Media Catching on to Green Jobs Mythology

Today The Patriot-News reports that state and federal subsidies for renewables projects are running out, leading to uncertainty that a whole new Green Economy (promoted by environmentalists) will survive without them:

Even someone spending $80,000 on a solar photovoltaic array to electrify his home could expect to get $74,000 back within five years through federal tax credits, Pennsylvania Sunshine Grants, green power credits sold to utilities, and savings. Without incentives, it could take 40 years to break even at current electric rates.

Now many of those incentives are expiring or running out of money.

American Recovery and Reinvestment Act of 2009 money will no longer be flooding into the state. State and federal governments are facing huge deficits and looking for items to cut.

The Pennsylvania Sunshine Grant fund is almost out of money. Federal tax credits for many energy-efficiency projects expire Dec. 31. Tax credits for wind power run out in 2012, although solar energy credits will continue through 2016.

And the Washington Post says (Hat tip: CEI’s Christine Hall) there’s little evidence that all the “investment” made in the New Energy Economy by the Obama administration has produced many “Green” jobs:

With nearly 15 million Americans out of work and the unemployment rate hovering above 9 percent for 18 consecutive months, policymakers desperate to stoke job creation have bet heavily on green energy. The Obama administration channeled more than $90 billion from the $814 billion economic stimulus bill into clean energy technology, confident that the investment would grow into the economy’s next big thing.

The infusion of money is going to projects such as weatherizing public buildings and constructing advanced battery plants in the industrial Midwest, financing solar electric plants in the Mojave desert and training green energy workers.

But the huge federal investment has run headlong into the stubborn reality that the market for renewable energy products – and workers – remains in its infancy. The administration says that its stimulus investment has saved or created 225,000 jobs in the green energy industry, a pittance in an economy that has shed 7.5 million jobs since the recession took hold in December 2007.

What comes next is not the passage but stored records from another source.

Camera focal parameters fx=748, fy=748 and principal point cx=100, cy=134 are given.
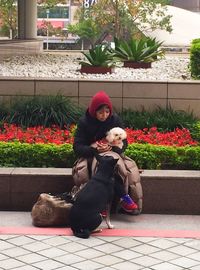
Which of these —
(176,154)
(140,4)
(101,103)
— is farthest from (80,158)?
(140,4)

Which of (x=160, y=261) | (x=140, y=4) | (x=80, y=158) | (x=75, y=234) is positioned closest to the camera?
(x=160, y=261)

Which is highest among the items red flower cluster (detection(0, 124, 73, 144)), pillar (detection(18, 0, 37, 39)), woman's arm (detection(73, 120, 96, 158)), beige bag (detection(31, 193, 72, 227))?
pillar (detection(18, 0, 37, 39))

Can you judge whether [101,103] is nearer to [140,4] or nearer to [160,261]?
[160,261]

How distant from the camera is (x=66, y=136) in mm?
9469

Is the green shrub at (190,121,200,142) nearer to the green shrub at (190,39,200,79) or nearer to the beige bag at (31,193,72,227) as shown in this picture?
the green shrub at (190,39,200,79)

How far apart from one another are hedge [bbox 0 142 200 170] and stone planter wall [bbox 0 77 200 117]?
2.81m

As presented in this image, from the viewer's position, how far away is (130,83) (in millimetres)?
11320

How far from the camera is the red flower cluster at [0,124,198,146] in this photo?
908 centimetres

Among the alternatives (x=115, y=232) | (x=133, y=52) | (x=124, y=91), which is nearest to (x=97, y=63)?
(x=133, y=52)

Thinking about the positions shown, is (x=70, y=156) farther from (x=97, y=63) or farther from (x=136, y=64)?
(x=136, y=64)

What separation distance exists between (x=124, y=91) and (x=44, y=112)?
4.58 ft

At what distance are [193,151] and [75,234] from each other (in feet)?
6.63

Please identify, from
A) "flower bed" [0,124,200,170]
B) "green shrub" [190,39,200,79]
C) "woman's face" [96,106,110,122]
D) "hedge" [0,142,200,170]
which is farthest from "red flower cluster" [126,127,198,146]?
"green shrub" [190,39,200,79]

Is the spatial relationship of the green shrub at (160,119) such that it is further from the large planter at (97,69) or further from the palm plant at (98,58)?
the palm plant at (98,58)
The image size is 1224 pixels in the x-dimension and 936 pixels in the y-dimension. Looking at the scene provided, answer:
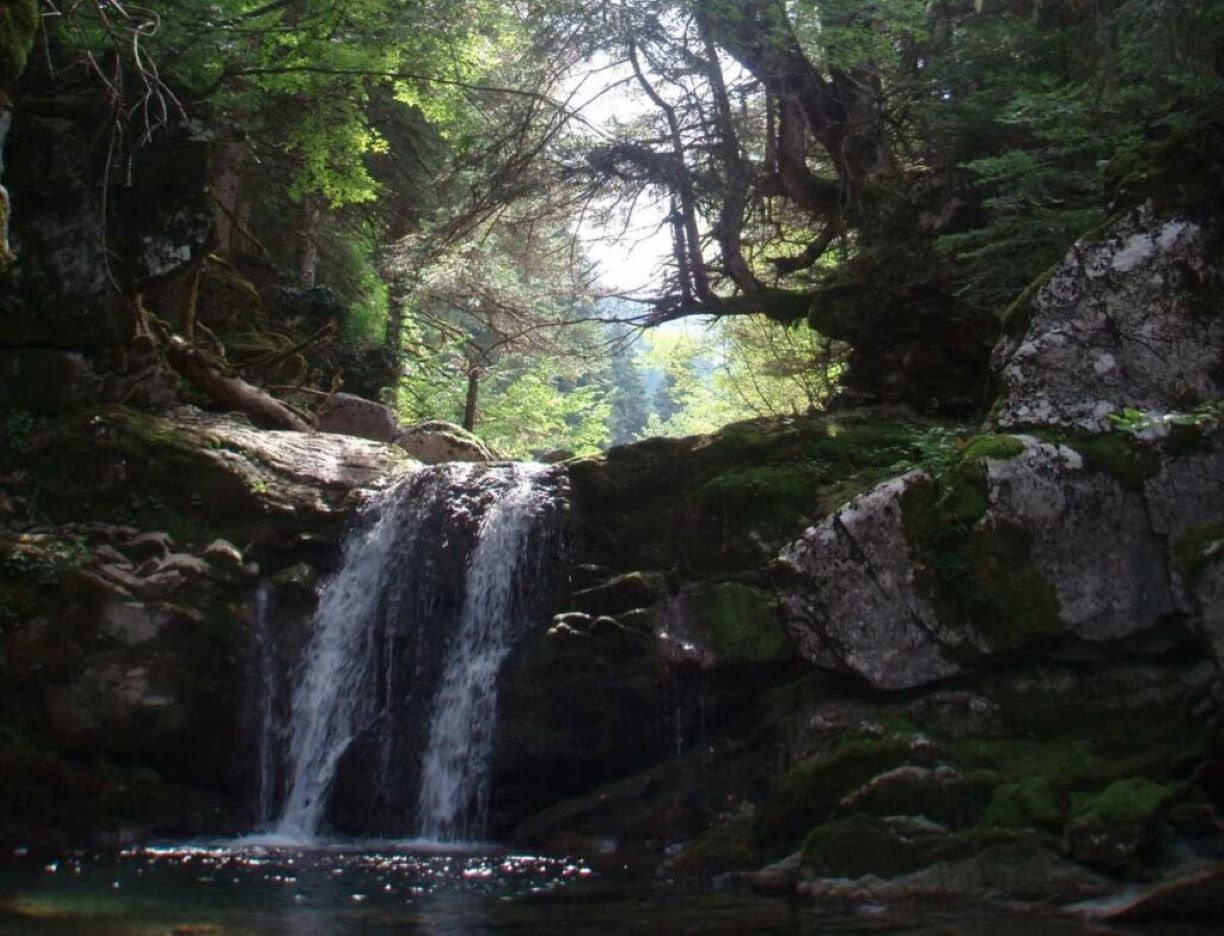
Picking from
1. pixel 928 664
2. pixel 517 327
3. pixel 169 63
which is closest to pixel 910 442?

The industry’s growth has been undercut by the simple economic fact that fossil fuels remain cheaper than renewables. Both Obama administration officials and green energy executives say that the business needs not just government incentives, but also rules and regulations that force people and business to turn to renewable energy.

Yeah, just what Americans want more of from the government that wants to reach out and touch your junk: more “force” and regulations. But that’s what it takes to make a “Green” economy work.